Problem description |
Only the pictures are dropped; the lines of the material that follow are returned exactly.

[Provided entries — start]

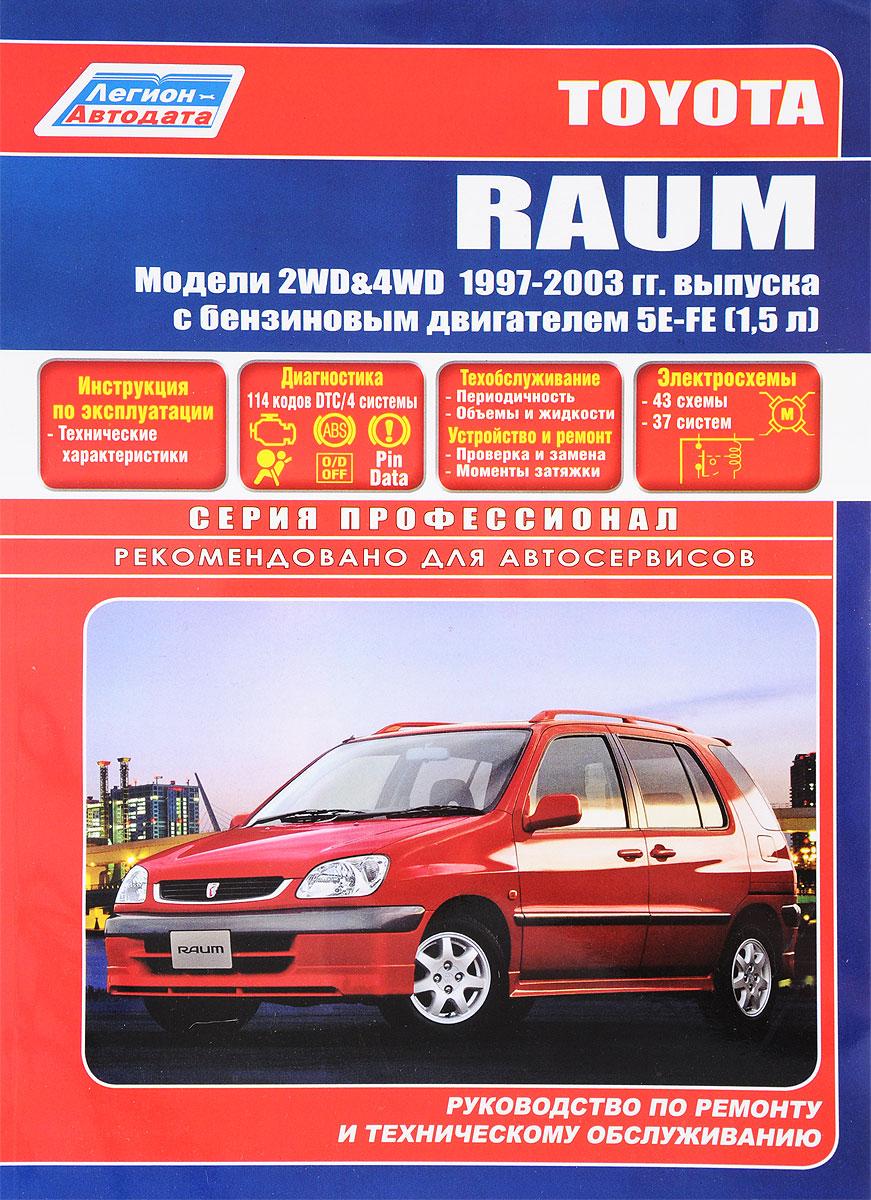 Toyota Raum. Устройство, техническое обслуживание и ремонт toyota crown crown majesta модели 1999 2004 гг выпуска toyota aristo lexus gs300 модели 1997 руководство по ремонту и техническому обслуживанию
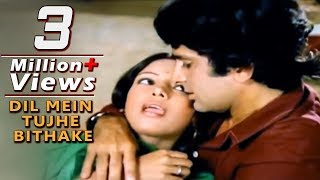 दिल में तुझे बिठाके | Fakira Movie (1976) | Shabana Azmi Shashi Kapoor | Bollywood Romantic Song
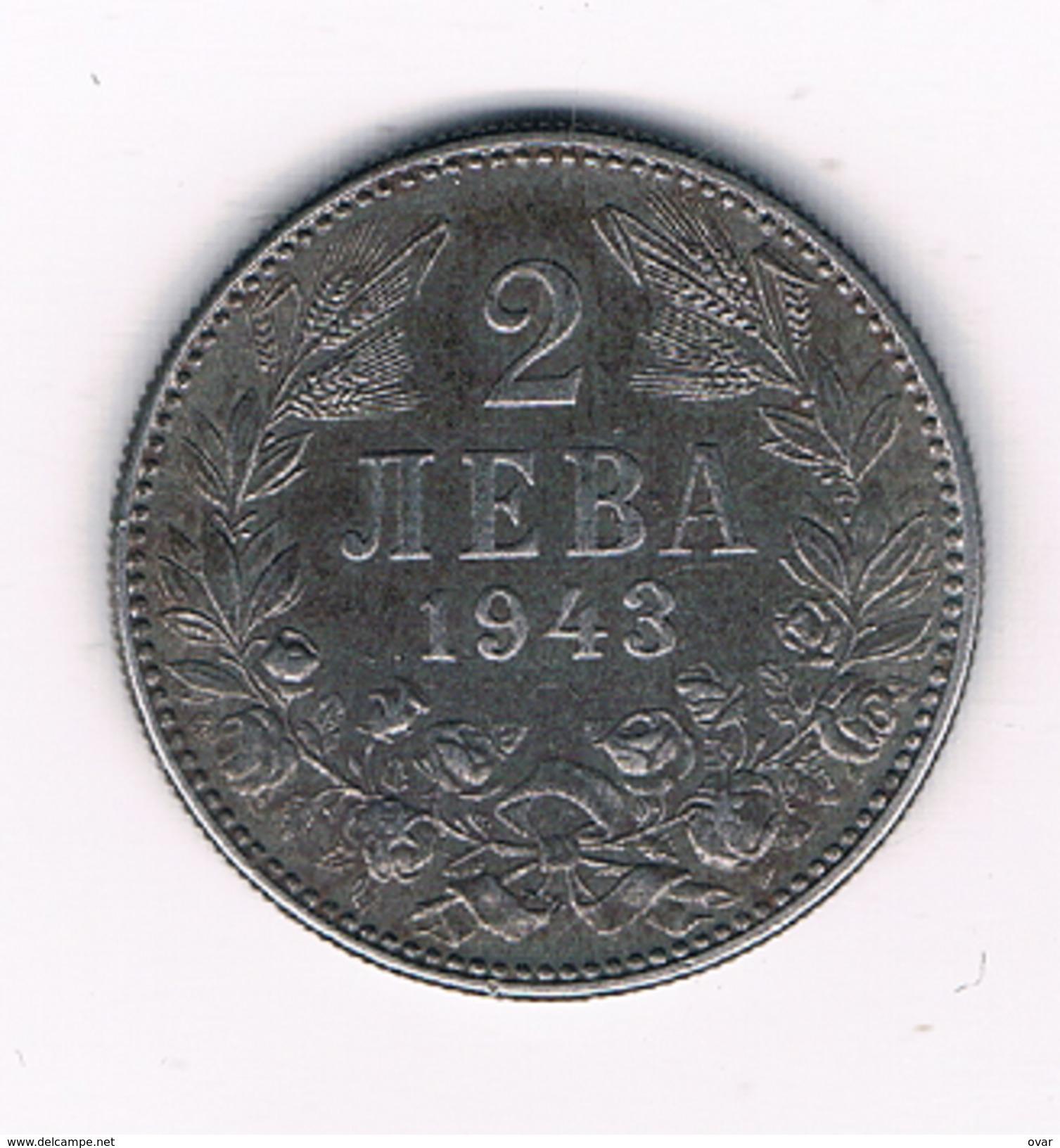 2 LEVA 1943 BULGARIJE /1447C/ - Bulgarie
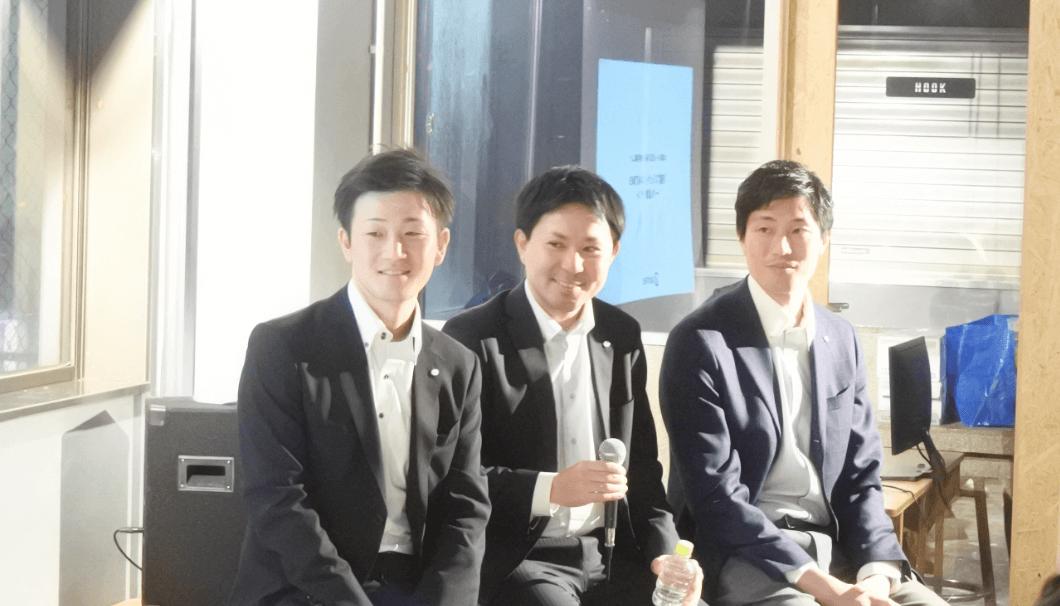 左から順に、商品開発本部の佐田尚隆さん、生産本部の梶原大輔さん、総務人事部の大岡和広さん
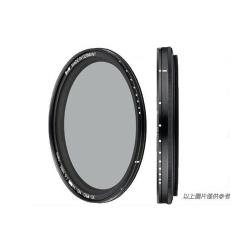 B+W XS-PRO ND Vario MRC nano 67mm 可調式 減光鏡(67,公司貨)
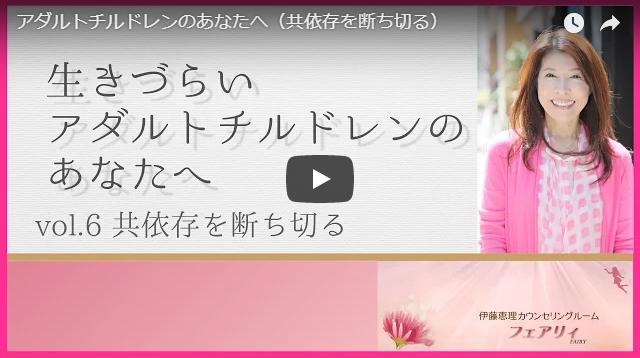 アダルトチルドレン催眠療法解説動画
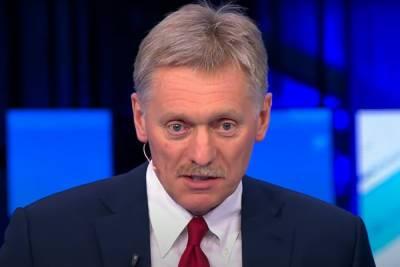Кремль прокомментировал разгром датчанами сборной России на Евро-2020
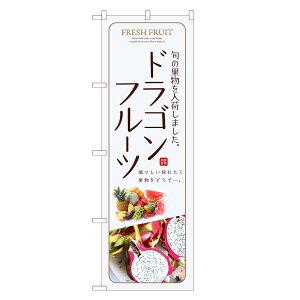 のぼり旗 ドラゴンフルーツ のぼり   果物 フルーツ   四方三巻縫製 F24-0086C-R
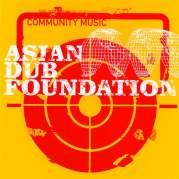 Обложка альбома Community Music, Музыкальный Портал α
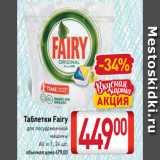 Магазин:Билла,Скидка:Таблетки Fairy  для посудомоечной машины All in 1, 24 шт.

[Provided entries — finish]

Response below |
 Toyota Raum. Устройство, техническое обслуживание и ремонт toyota crown crown majesta модели 1999 2004 гг выпуска toyota aristo lexus gs300 модели 1997 руководство по ремонту и техническому обслуживанию
 दिल में तुझे बिठाके | Fakira Movie (1976) | Shabana Azmi Shashi Kapoor | Bollywood Romantic Song
 2 LEVA 1943 BULGARIJE /1447C/ - Bulgarie
 左から順に、商品開発本部の佐田尚隆さん、生産本部の梶原大輔さん、総務人事部の大岡和広さん
 B+W XS-PRO ND Vario MRC nano 67mm 可調式 減光鏡(67,公司貨)
 アダルトチルドレン催眠療法解説動画
Кремль прокомментировал разгром датчанами сборной России на Евро-2020
 のぼり旗 ドラゴンフルーツ のぼり   果物 フルーツ   四方三巻縫製 F24-0086C-R
 Обложка альбома Community Music, Музыкальный Портал α
 Магазин:Билла,Скидка:Таблетки Fairy  для посудомоечной машины All in 1, 24 шт.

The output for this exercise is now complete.